The Eagle X01 X-Horizon derailleur is all aluminium (XX1 gets a carbon cage) and like all SRAM mechs features a clutch mechanism and a Cage Lock, so you can swing it out of the way when getting the rear wheel in and out. It’s a pretty long mech though, and while this hasn’t been an issue on my 29in Nukeproof, the cage is really close to the ground on bikes with 27.5in wheels.
SRAM Eagle cranks
If there’s a weakness in Eagle X01 it’s probably the crank. It has carbon arms, a 24mm alloy spindle and SRAM’s handy direct mount interface for mounting the chain ring but it’s not that stiff or durable.
Rock-strewn trails provided a tough test for chain retention on the press launch event
SRAM Eagle long term review
Despite a wet winter and virtually zero maintenance on my part (you can see from the pics that I need a new cable) Eagle X01 has been reassuringly reliable. I’d actually say it’s been pretty boring in this respect.
Shifting was and still is great, there’s no stickiness or play in the derailleur or shifter and, while several of the components are looking pretty battered, they’re all still functioning perfectly.
I’ve had zero chain suck, no chain loss, no reluctance when forcing the gear half way up a steep climb, no stickiness when back pedalling, no chain noise, very little corrosion, no bent link plates, no skipping, nothing to report.

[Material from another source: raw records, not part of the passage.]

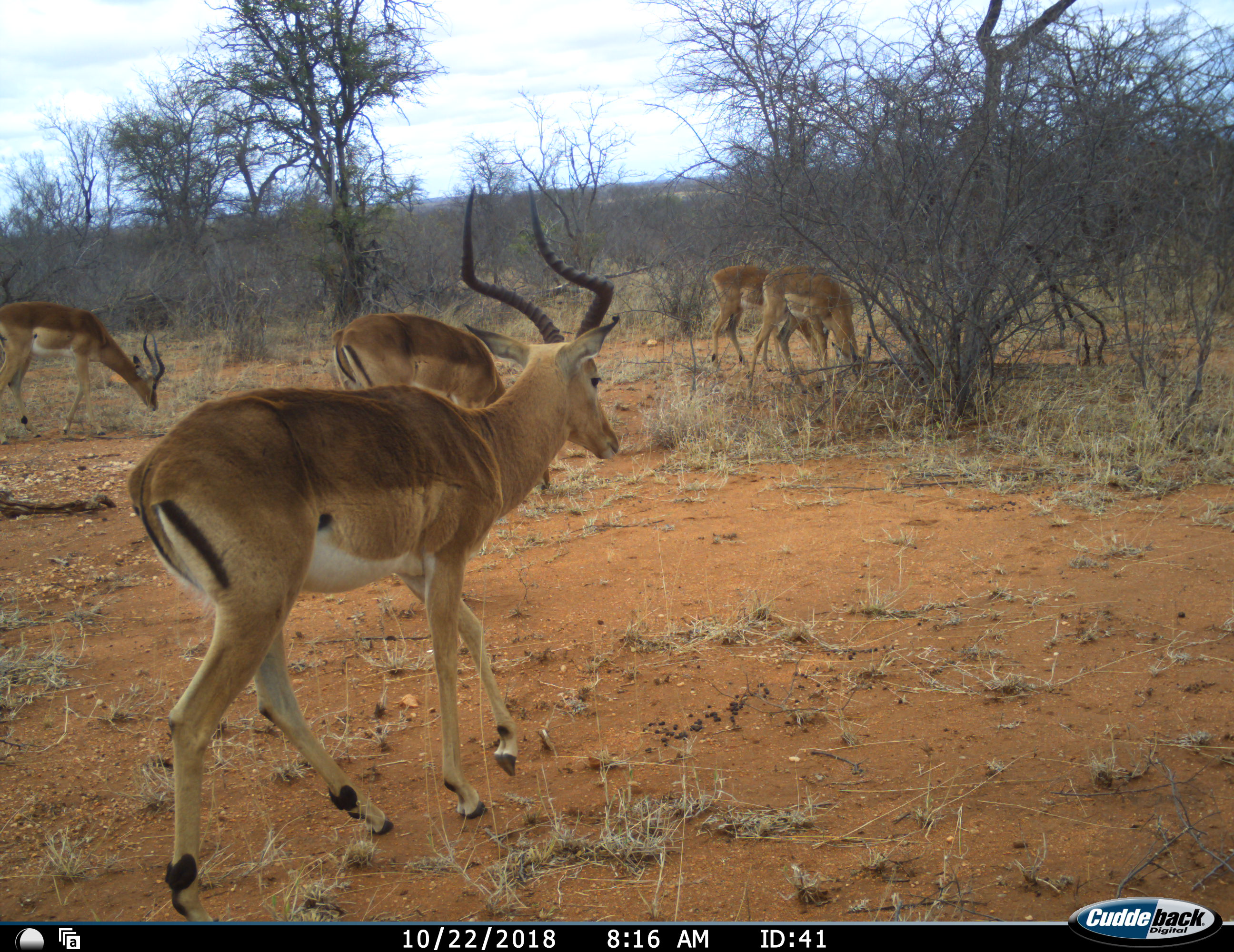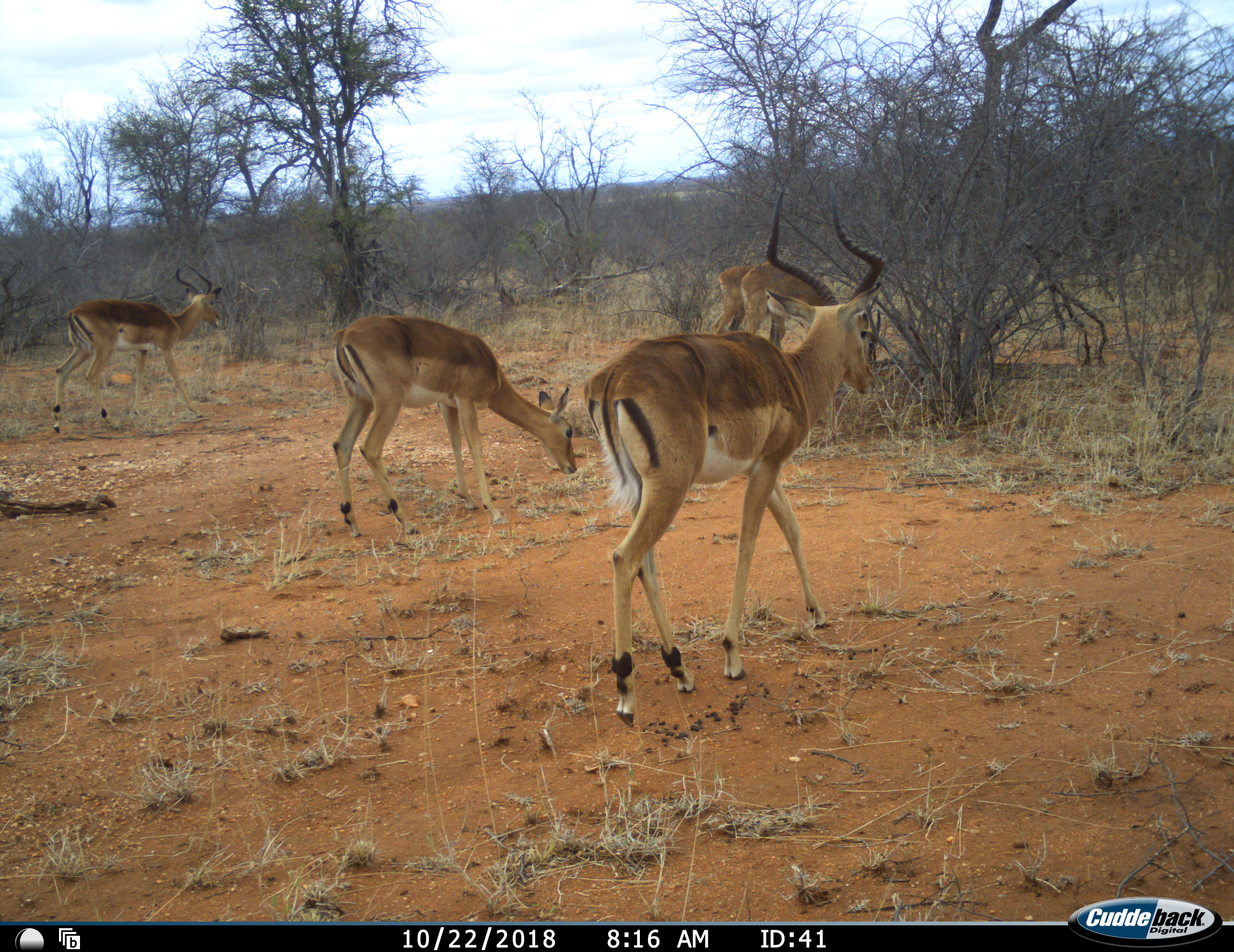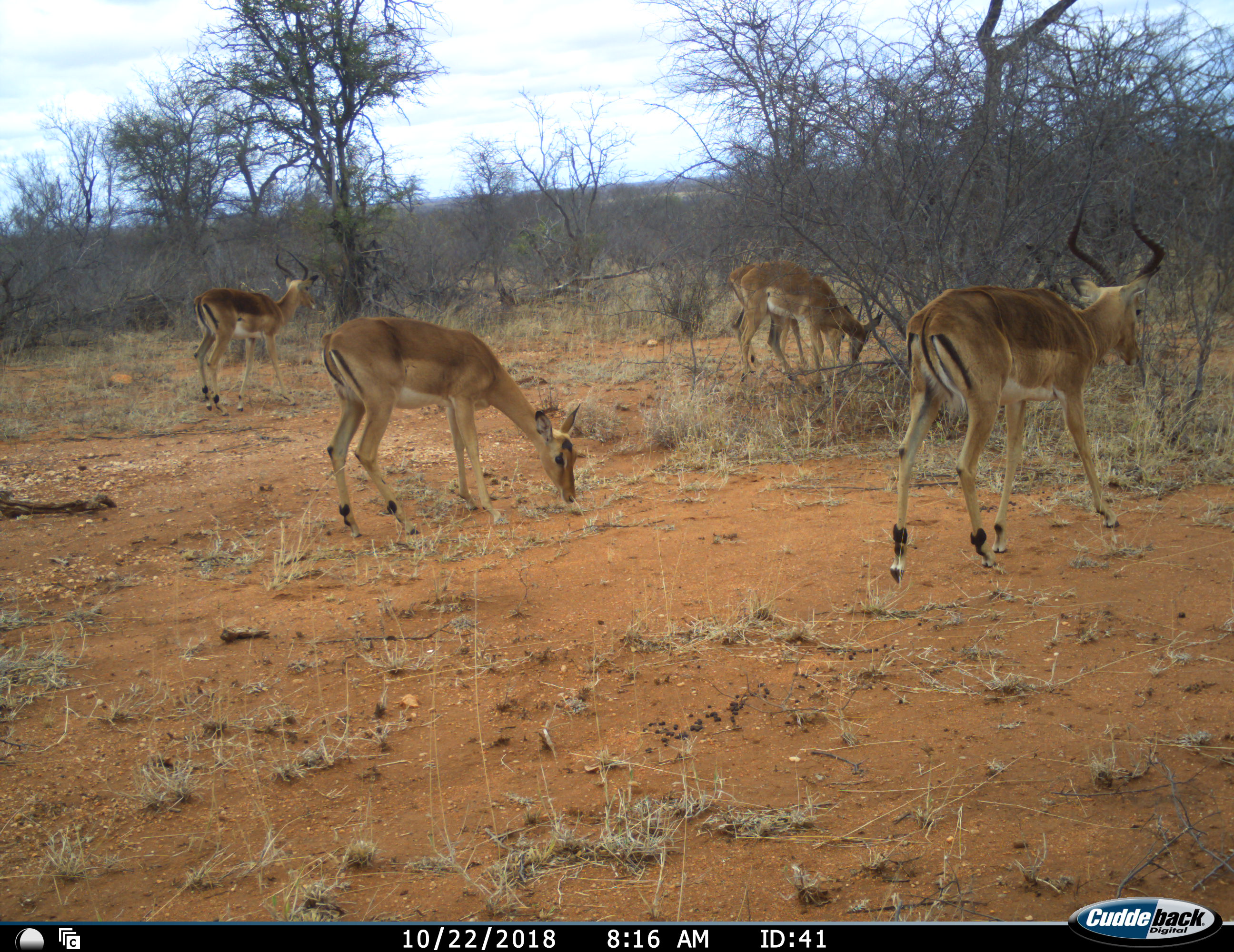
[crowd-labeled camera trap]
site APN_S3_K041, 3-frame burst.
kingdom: Animalia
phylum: Chordata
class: Mammalia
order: Artiodactyla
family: Bovidae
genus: Aepyceros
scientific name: Aepyceros melampus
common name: impala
Impala (Aepyceros melampus), count 5. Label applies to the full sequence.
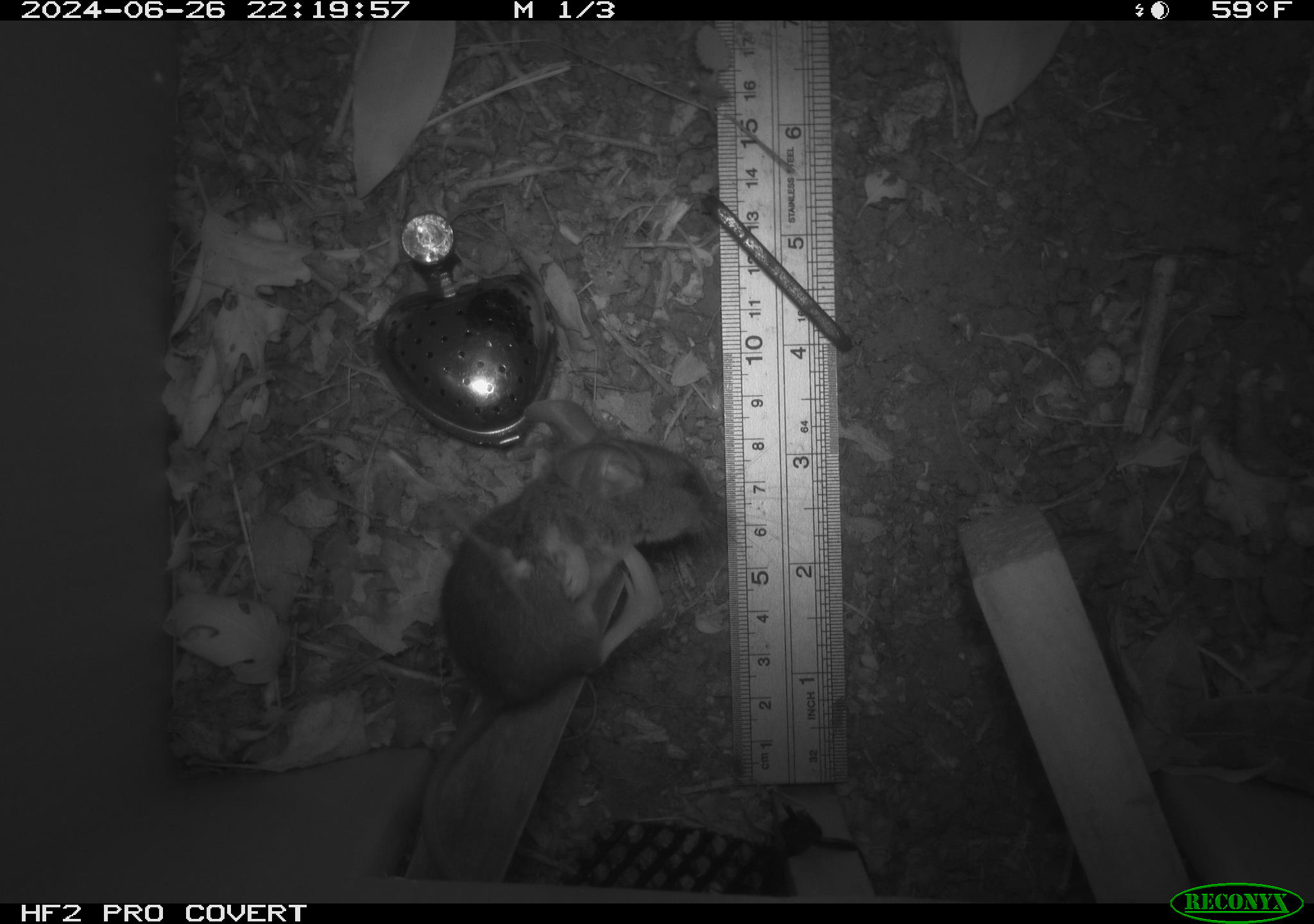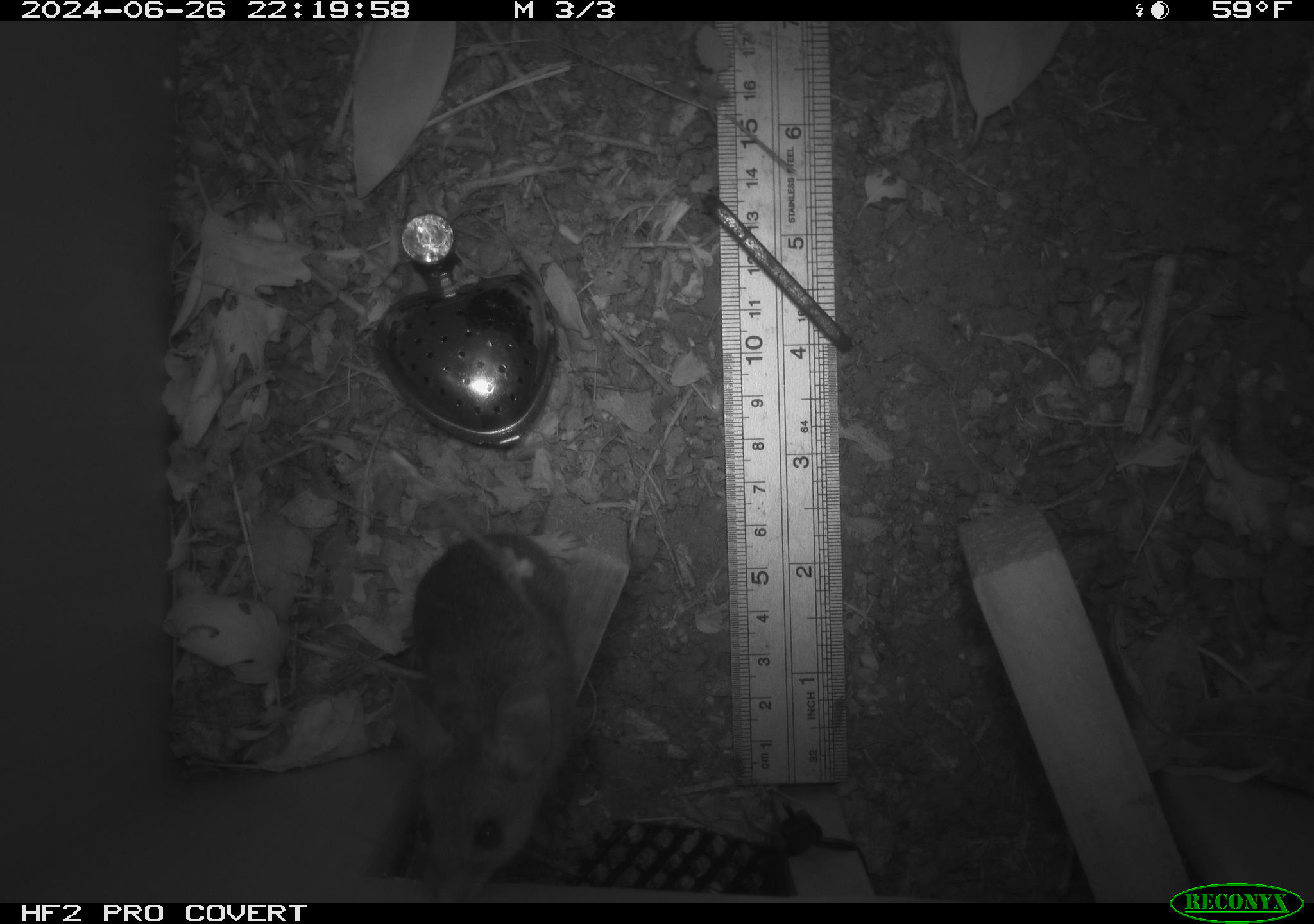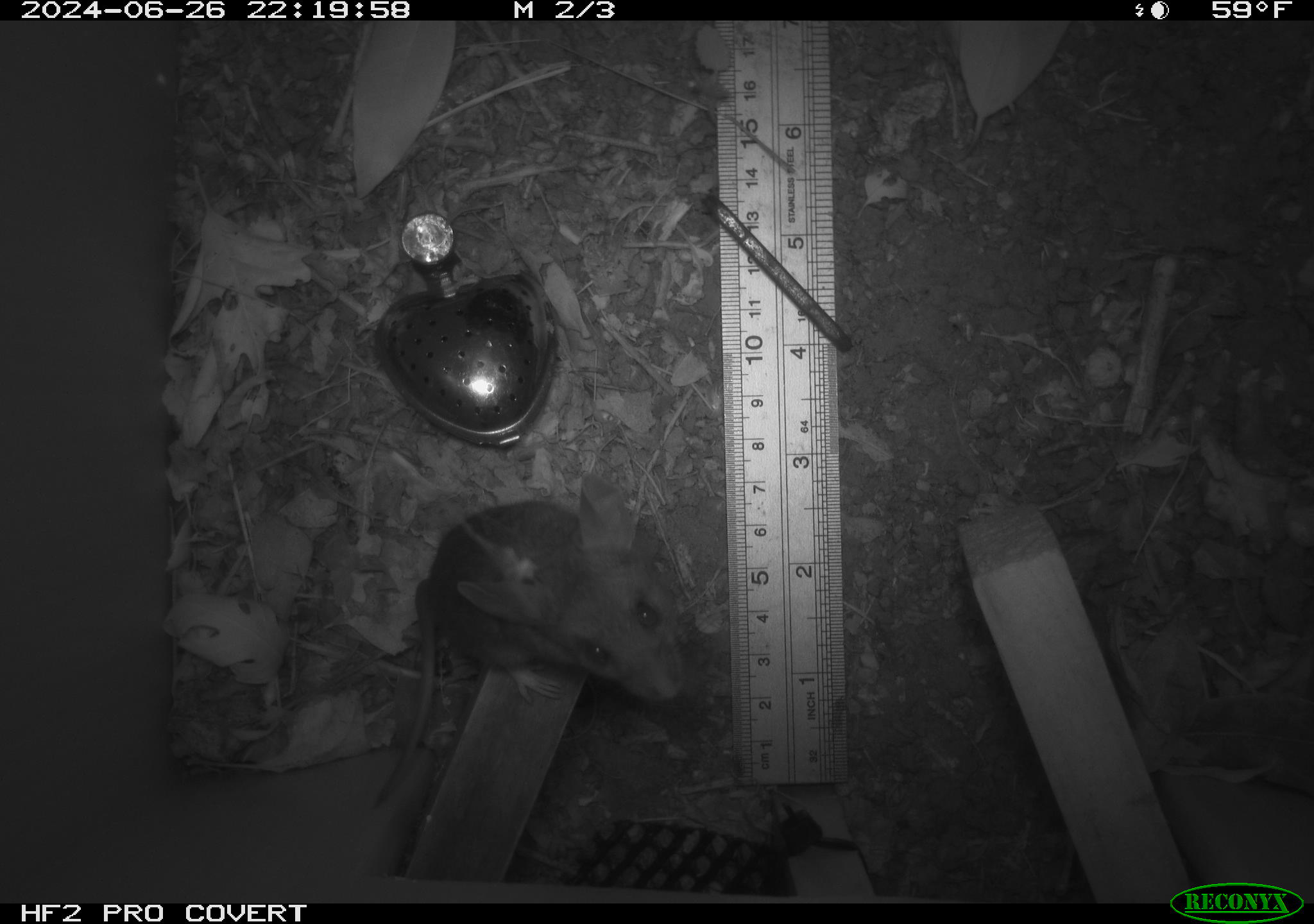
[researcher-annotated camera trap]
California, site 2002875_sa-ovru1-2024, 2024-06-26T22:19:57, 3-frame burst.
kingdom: Animalia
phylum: Chordata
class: Mammalia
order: Rodentia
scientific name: Rodentia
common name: mouse species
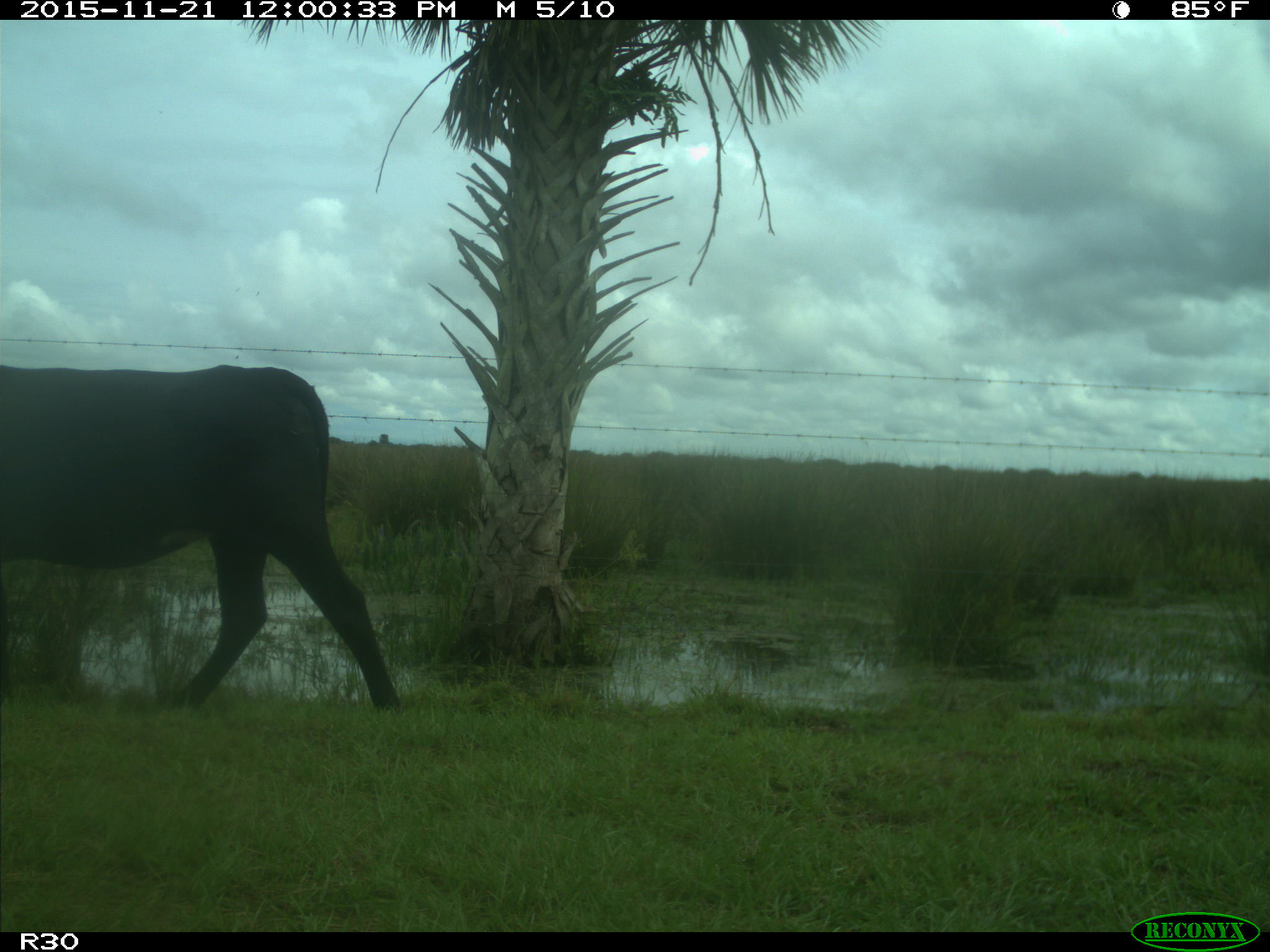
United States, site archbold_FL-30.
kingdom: Animalia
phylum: Chordata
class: Mammalia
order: Artiodactyla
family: Bovidae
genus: Bos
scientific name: Bos taurus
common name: domestic cow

Like I said, boring. But in a good way.
If you’re looking for the ultimate 1X drivetrain there are lots of options out there but I reckon Eagle X01 is most evolved 1X system on the market to date – it works perfectly, has a truly versatile and even gearing range and I love the fact that I always have a bail out gear for the end of a ride when my legs are fried. That said I don’t consider it a game changer in the same way as really good suspension or a lightweight set of carbon wheels. I think the main reason it doesn’t feel revolutionary is because it’s so unassuming. Then again truly great products are like that – they just get the job done with minimal fuss.